Image-based spatial reasoning material
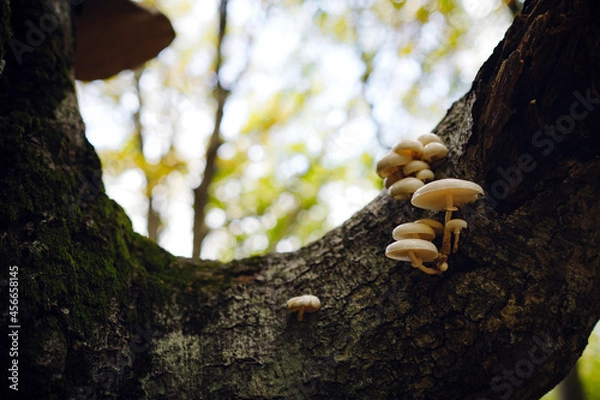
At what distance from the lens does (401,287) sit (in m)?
2.21

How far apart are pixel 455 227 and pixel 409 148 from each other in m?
0.58

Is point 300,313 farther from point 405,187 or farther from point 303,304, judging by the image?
point 405,187

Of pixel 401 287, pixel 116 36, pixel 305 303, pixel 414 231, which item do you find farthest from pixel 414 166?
pixel 116 36

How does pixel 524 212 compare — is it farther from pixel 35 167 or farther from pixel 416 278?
pixel 35 167

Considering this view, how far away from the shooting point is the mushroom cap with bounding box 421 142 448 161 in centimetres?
236

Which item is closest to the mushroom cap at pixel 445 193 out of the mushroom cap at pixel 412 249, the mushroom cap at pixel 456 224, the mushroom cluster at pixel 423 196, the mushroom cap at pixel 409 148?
the mushroom cluster at pixel 423 196

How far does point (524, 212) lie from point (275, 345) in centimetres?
153

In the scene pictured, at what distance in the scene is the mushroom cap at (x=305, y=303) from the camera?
2.29 metres

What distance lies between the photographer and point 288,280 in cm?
263

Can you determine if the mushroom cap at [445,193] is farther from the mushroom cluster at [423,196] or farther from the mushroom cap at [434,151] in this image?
the mushroom cap at [434,151]

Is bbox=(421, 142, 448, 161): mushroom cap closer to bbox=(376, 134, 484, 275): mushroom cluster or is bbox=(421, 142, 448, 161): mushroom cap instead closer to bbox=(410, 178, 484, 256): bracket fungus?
bbox=(376, 134, 484, 275): mushroom cluster

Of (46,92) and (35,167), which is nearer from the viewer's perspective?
(35,167)

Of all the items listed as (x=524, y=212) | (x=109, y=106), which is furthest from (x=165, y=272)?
(x=109, y=106)

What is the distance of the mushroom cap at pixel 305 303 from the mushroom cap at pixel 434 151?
108 centimetres
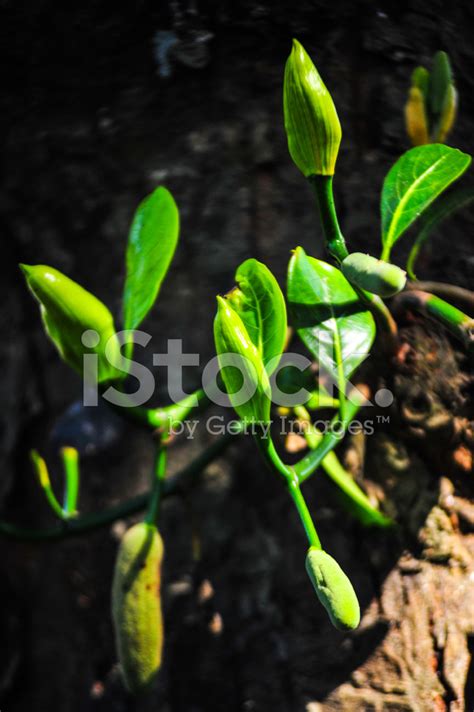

What to produce: Copy the material from the line that contains "What is the" through the end, with both of those lines included. Omit the pictures.

Task solution:
What is the distance of the mushroom cap at pixel 305 303 from the mushroom cap at pixel 434 151?
108 centimetres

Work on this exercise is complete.